There are distinct benefits to computer analysis of large data sets. Computers are not biased or limited by human prejudices. They do not get tired or make stupid mistakes. But they are used by people that do. Human beings have to write the programs, decide on the data inputs and design the mathematical models. Human judgment brings human error.

The real danger, however, is when normal people like us blindly rely on the results. We like simple answers. We exaggerate the reliability of accessible information. We believe that the headline must be true because it came from someone who is really smart, with a really powerful computer.

And that’s our mistake, not the programmers. Google is very careful to say that Flu Trends is not a replacement for real epidemiological data. You cannot tell if someone is sick just by what they type in a browser search bar. But that warning does not stop me or millions of others who live in blind faith and subscribe to technological infallibility.

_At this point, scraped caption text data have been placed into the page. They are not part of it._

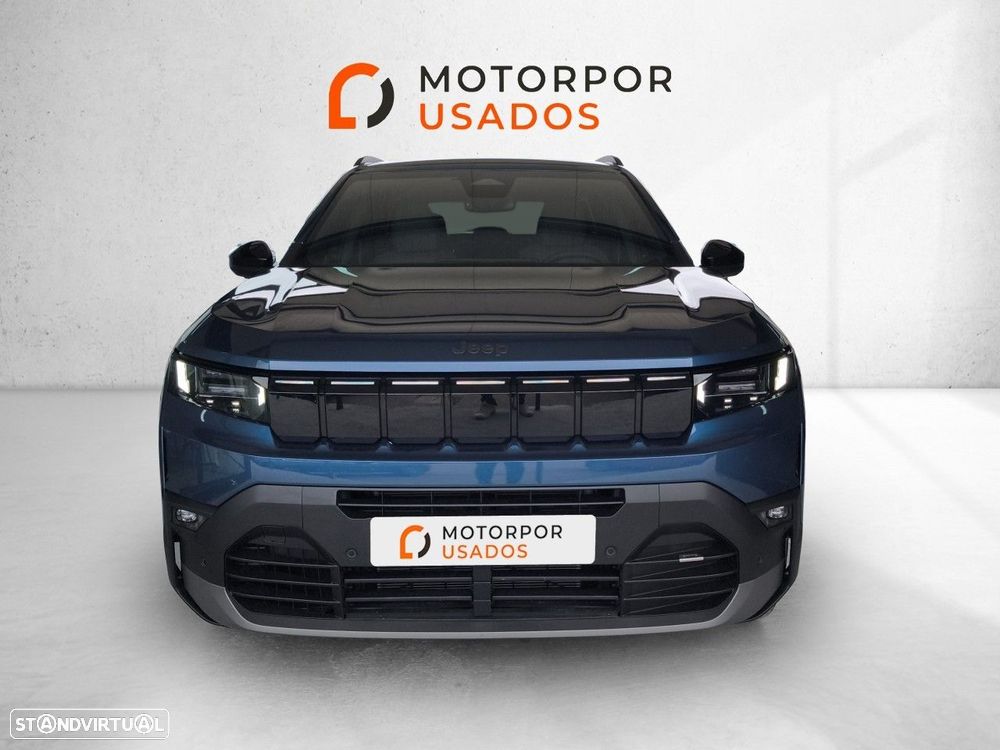 Jeep Compass 1.2 e-Hybrid First Edition DCT6 - 3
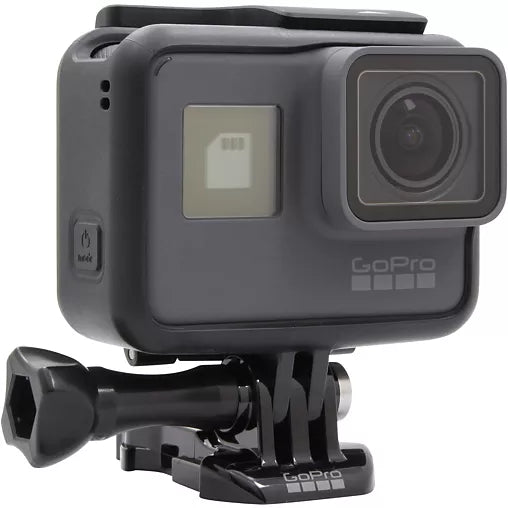 Caméra sport Gopro HERO6 Black Reconditionné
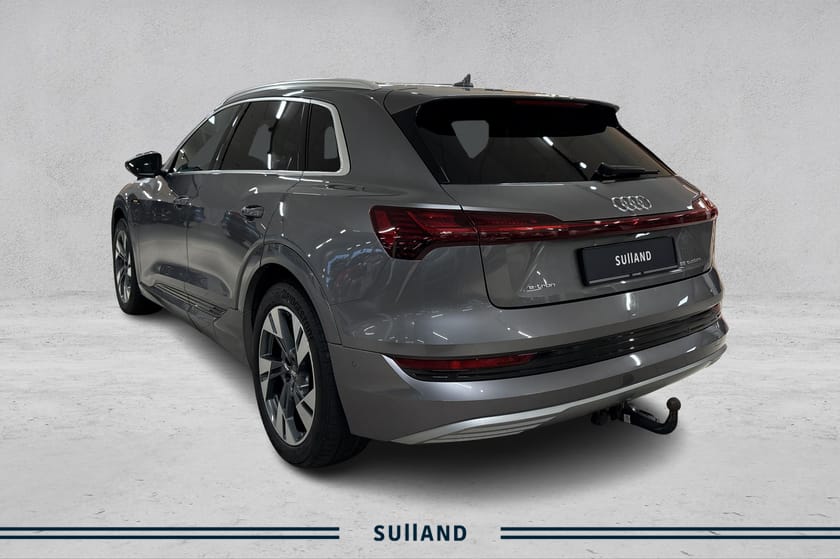 Bilde 3 av Audi e-tron 55 quattro | EXCLUSIVE | KROK | LUFT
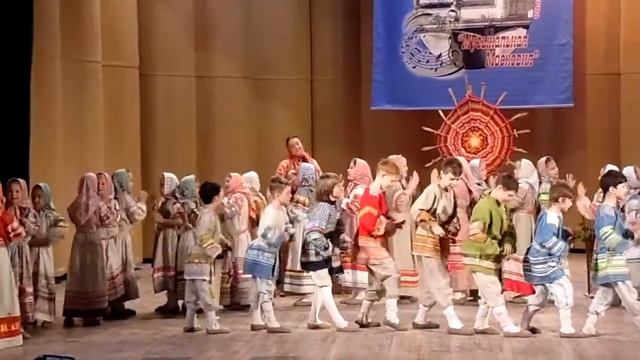 "Ладушки" МУЗЫКАЛЬНАЯ МОСКОВИЯ смотреть онлайн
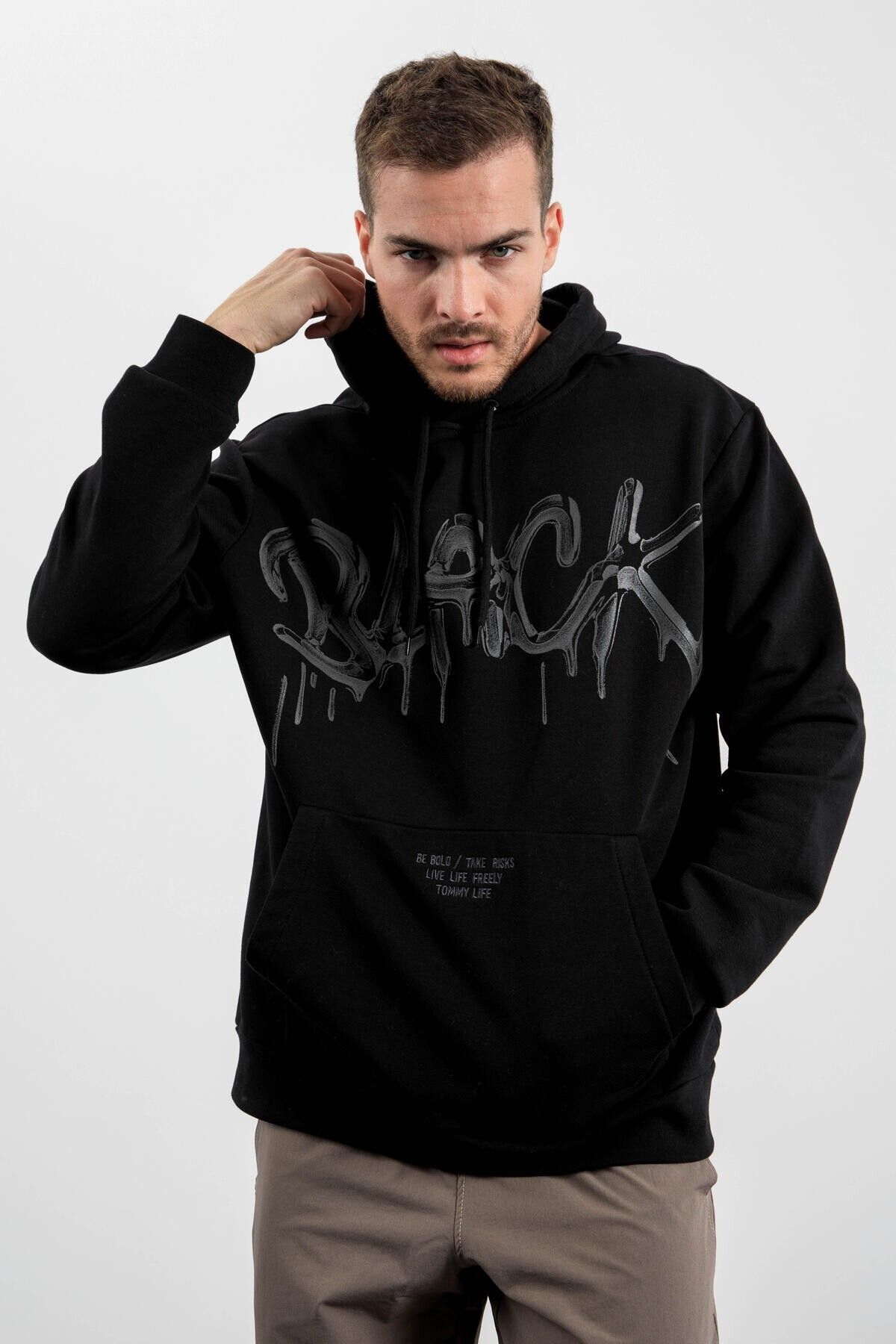 Tommy life sweatshirt store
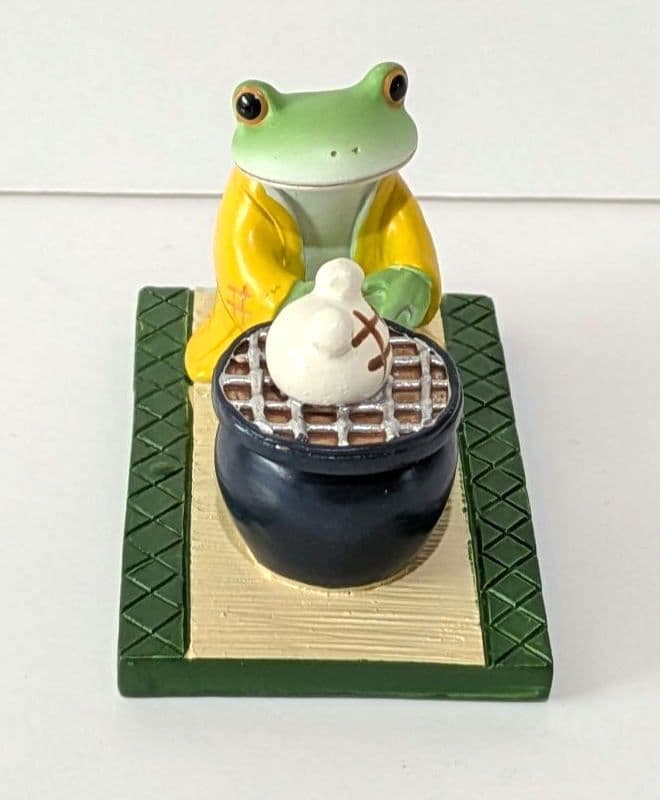 ワ*ド様 コポー カエル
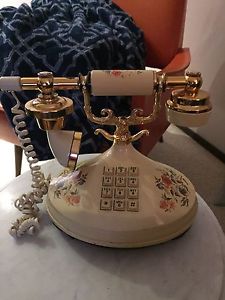 Old fashioned telephone for sale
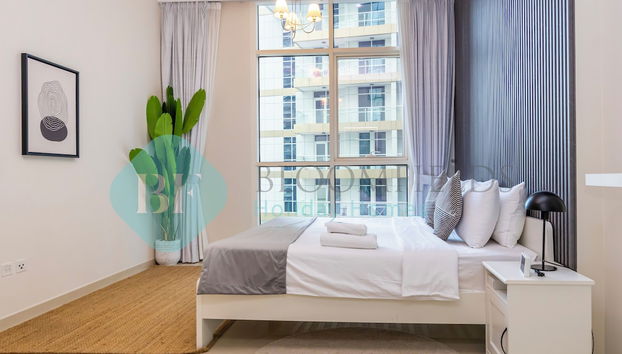 Bloomfields Luxurious 1BR Down Town - Foto 4, Habitación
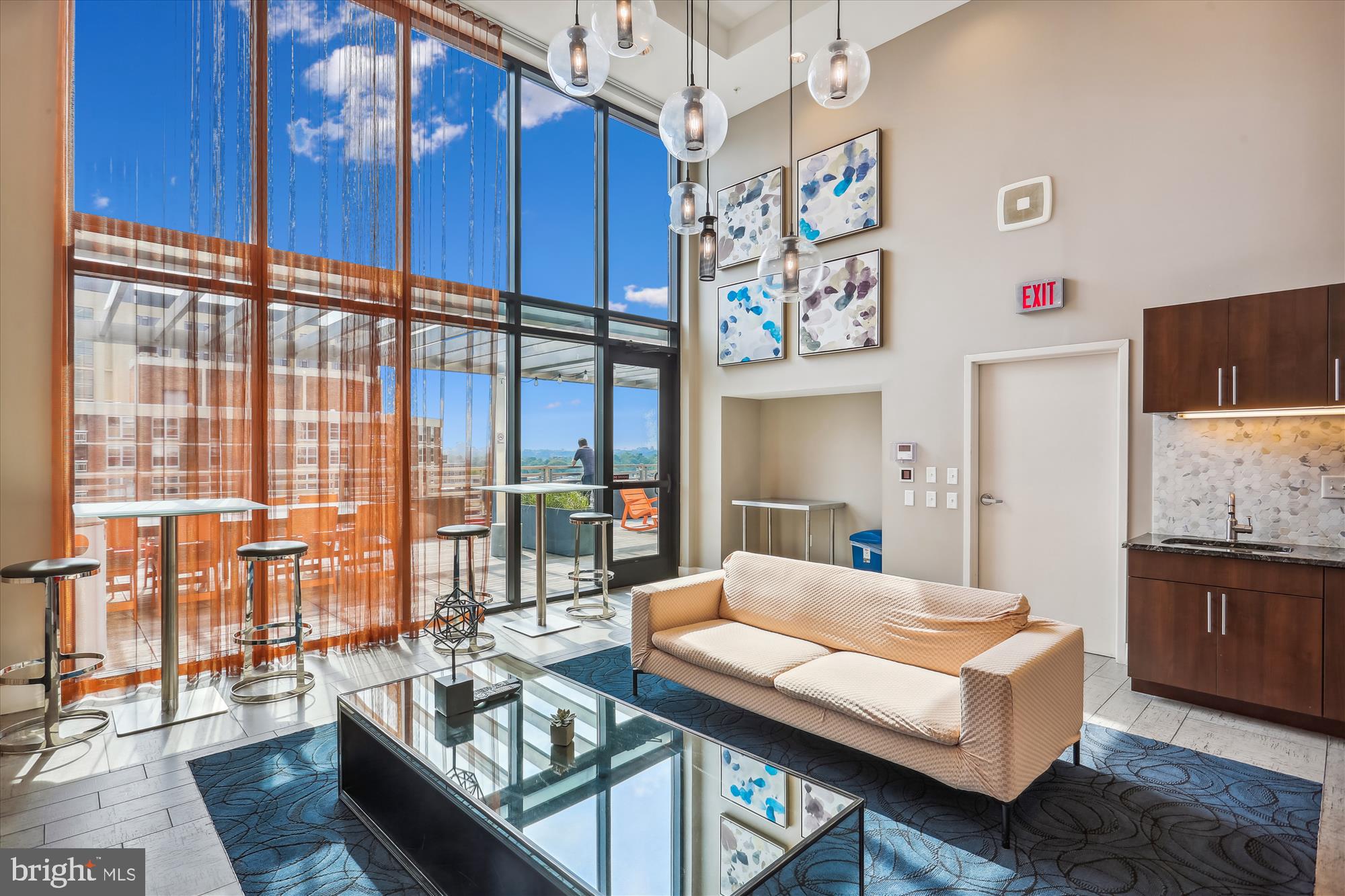 DOWNTOWN SILVER SPRING - Residential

Which brings us back to that busy corporate executive, awash in data. Like us, she relies on others to interpret all the information around her. As the amount of information increases, so does her dependence on interpretative tools and summaries. And the simpler the answer — especially one that distills complex troves of data — the more she will believe it.

Big data is enormously useful, but to ignore the way humans rely on the “easy answers” of big data can be dangerous.

We shouldn’t feel bad, however. Remember that some of the brightest programmers and engineers at Google are working with the largest data sets available, and they make mistakes all the time.